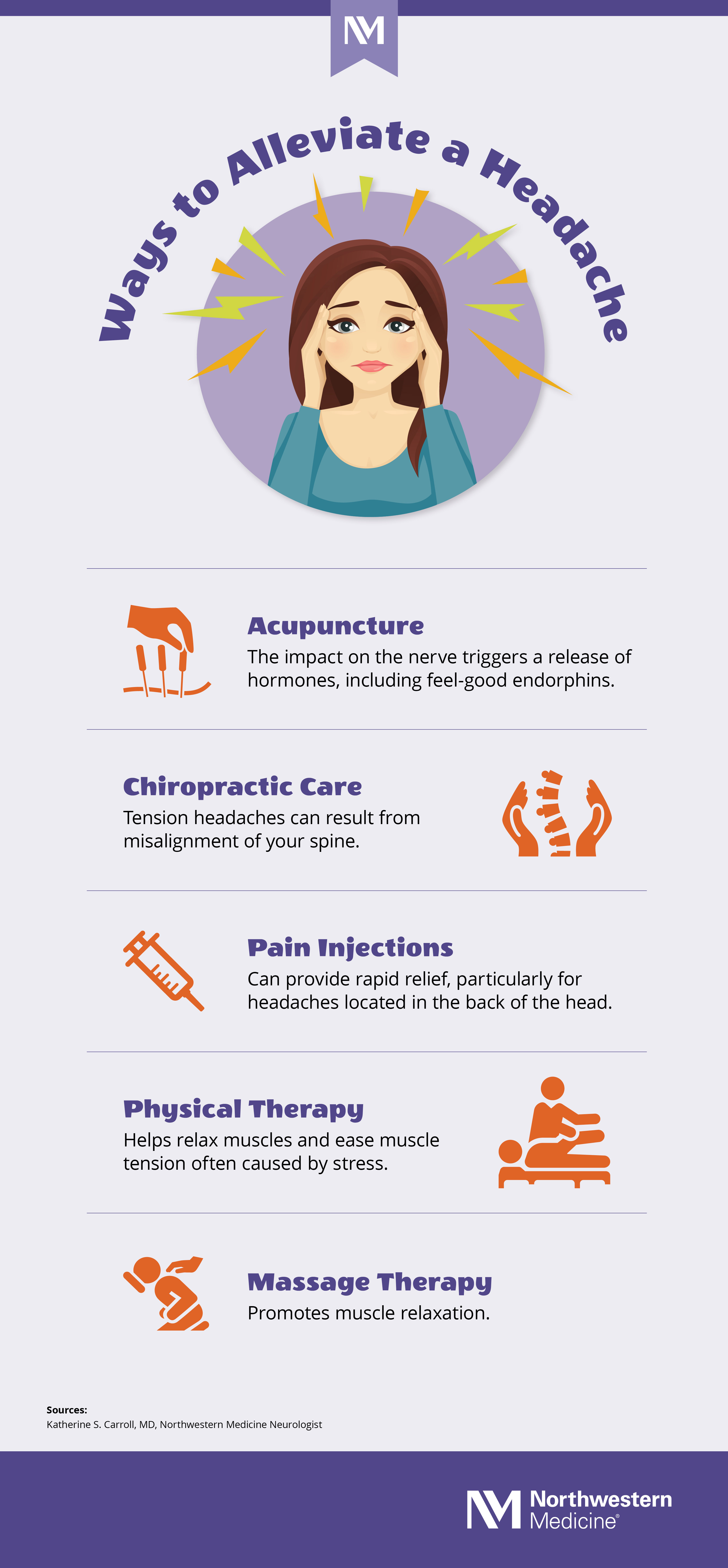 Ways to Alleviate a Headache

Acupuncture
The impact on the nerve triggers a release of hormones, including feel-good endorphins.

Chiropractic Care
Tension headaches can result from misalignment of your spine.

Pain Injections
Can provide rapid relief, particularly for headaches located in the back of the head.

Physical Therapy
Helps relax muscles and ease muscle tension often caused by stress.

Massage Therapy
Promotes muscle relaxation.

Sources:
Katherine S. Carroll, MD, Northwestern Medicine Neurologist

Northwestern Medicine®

Work required
Repeat exactly the lines above from the line that contains "Pain Injections" through the end. Include both of these ends; leave out everything else.

Output
Pain Injections
Can provide rapid relief, particularly for headaches located in the back of the head.

Physical Therapy
Helps relax muscles and ease muscle tension often caused by stress.

Massage Therapy
Promotes muscle relaxation.

Sources:
Katherine S. Carroll, MD, Northwestern Medicine Neurologist

Northwestern Medicine®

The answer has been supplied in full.